The New Zealand government came under renewed criticism Tuesday over levels of inequality and child poverty after a government report showed debatable improvements in household incomes.
Social Development Minister Paula Bennett has welcomed the Household Incomes Report, claiming it showed child poverty had fallen 3 percent.
"Today's release shows we are making progress. From a survey conducted between July 2012 and June 2013, findings show that median household incomes rose 4 percent in real terms in the two years since July 2011," Bennett said in a statement.
"While the gains since 2011 were shared reasonably evenly across incomes, the global recession in the two years previous impacted slightly more on lower incomes.

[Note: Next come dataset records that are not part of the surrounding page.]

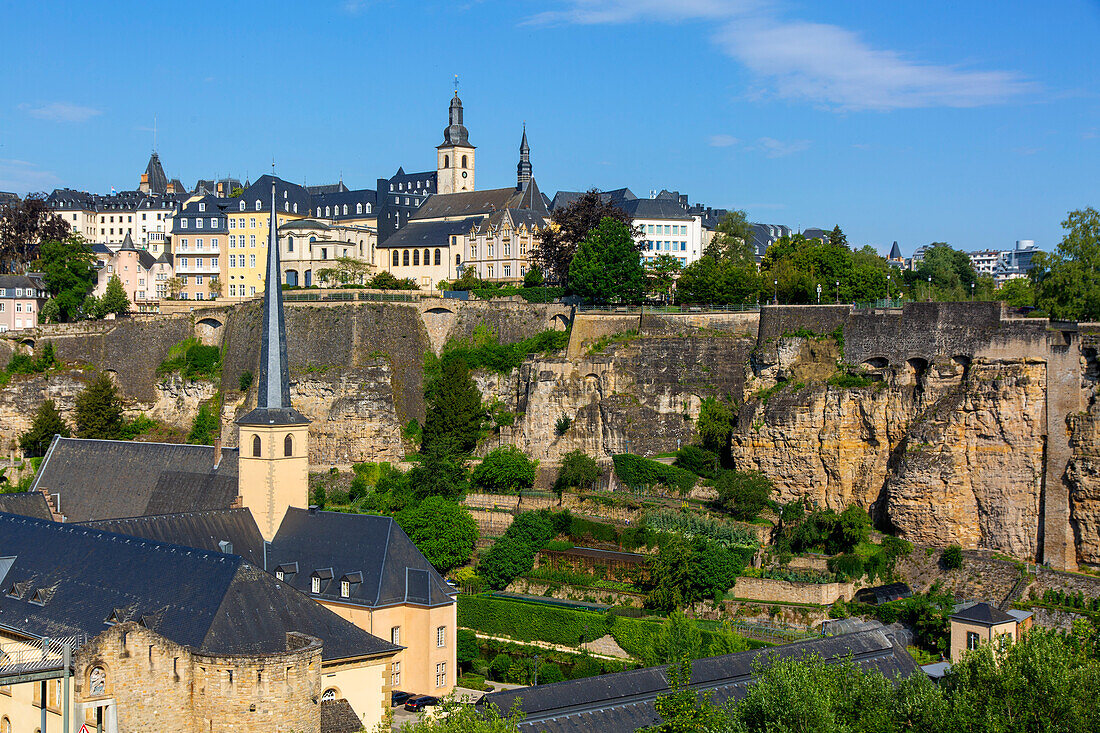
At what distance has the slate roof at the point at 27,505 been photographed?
46.0m

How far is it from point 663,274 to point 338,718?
42.0m

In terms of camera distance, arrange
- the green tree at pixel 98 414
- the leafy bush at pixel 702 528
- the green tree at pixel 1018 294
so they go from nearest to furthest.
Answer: the leafy bush at pixel 702 528, the green tree at pixel 1018 294, the green tree at pixel 98 414

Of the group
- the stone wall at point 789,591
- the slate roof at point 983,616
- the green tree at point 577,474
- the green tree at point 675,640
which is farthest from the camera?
the green tree at point 577,474

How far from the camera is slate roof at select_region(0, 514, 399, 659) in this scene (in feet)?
96.1

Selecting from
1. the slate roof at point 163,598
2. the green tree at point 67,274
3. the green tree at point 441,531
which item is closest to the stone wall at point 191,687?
the slate roof at point 163,598

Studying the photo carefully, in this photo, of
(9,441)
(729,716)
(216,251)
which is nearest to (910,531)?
(729,716)

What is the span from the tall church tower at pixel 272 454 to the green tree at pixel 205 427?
66.4 ft

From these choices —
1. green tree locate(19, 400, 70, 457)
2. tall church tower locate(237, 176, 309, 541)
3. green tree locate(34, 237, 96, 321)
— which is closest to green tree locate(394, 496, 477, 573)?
tall church tower locate(237, 176, 309, 541)

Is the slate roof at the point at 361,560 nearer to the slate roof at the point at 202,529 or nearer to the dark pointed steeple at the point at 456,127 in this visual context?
the slate roof at the point at 202,529

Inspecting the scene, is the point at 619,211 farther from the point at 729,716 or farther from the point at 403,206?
the point at 729,716

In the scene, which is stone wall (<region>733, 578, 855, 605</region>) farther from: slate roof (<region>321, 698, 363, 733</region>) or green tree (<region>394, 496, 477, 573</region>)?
slate roof (<region>321, 698, 363, 733</region>)

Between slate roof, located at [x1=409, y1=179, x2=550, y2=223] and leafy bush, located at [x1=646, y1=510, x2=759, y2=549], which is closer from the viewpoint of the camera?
leafy bush, located at [x1=646, y1=510, x2=759, y2=549]

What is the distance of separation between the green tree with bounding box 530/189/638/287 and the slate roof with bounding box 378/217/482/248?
920 centimetres

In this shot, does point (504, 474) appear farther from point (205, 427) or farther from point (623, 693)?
point (623, 693)
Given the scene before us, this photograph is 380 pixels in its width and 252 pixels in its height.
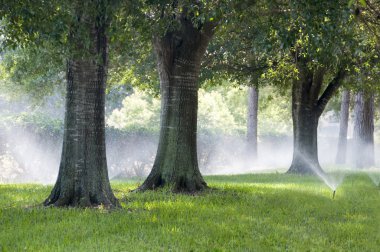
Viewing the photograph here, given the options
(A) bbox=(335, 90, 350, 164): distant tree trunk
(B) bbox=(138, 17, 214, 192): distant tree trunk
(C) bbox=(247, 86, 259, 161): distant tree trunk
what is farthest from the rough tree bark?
(A) bbox=(335, 90, 350, 164): distant tree trunk

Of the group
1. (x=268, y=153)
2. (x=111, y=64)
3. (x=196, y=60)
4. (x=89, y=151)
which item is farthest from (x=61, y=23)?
(x=268, y=153)

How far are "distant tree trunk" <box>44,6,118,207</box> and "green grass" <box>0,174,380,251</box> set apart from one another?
0.59 meters

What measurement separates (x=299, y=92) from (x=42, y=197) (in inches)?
503

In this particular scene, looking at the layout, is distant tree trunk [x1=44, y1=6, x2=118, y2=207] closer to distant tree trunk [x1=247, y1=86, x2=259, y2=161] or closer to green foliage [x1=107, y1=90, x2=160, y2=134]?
distant tree trunk [x1=247, y1=86, x2=259, y2=161]

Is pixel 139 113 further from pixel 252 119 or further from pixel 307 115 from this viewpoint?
pixel 307 115

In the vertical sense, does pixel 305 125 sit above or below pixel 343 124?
below

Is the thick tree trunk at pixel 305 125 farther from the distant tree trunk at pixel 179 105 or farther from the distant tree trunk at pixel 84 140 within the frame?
the distant tree trunk at pixel 84 140

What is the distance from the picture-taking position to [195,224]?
879 centimetres

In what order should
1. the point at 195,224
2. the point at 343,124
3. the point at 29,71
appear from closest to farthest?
1. the point at 195,224
2. the point at 29,71
3. the point at 343,124

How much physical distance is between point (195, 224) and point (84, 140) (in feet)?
9.74

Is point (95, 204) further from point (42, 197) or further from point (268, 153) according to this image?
point (268, 153)

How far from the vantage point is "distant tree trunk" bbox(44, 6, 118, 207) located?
1042 centimetres

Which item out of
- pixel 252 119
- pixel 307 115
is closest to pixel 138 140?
pixel 252 119

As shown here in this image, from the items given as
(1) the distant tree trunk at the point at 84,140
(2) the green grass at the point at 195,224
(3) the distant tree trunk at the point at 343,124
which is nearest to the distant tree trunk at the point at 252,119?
(3) the distant tree trunk at the point at 343,124
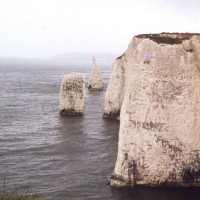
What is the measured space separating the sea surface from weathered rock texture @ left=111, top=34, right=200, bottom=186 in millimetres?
1182

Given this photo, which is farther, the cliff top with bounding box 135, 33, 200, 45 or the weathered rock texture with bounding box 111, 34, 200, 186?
the cliff top with bounding box 135, 33, 200, 45

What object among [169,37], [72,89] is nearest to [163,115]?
[169,37]

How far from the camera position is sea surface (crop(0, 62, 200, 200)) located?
27.7m

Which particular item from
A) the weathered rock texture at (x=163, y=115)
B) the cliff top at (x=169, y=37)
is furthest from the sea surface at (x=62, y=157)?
the cliff top at (x=169, y=37)

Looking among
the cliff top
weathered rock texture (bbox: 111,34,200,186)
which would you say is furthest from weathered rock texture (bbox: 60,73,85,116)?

The report also shows that trend-line inequality has remained flat."
She acknowledged the government recognized more needed to be done to support the most vulnerable families, which was why it was investing almost 500 million NZ dollars (438.44 million U.S. dollars) over four years in services and support for families.
However, the United Nations Children's Fund New Zealand (UNICEF NZ) said the report clearly showed that children continued to experience poverty and hardship at much higher rates than most other New Zealanders.
Families reliant on welfare benefits had experienced a 17- percent reduction in income in real terms compared with the base year of 1983, said UNICEF NZ national advocacy manager Deborah Morris-Travers.
Child poverty rates were double what they were in the 1980s because housing costs were so much higher than income, Morris- Travers said in a statement.
"The data released by the government today confirms that current welfare and housing policies are leaving children in poverty and material hardship at much higher rates than older New Zealanders," she said.
"While the Incomes Report shows a slight drop in the numbers of children in poverty as a result of recovery from the recession, it is very concerning that 60 percent of the children in poverty are in chronic poverty, meaning there are likely to be longer-term impacts on their health and education."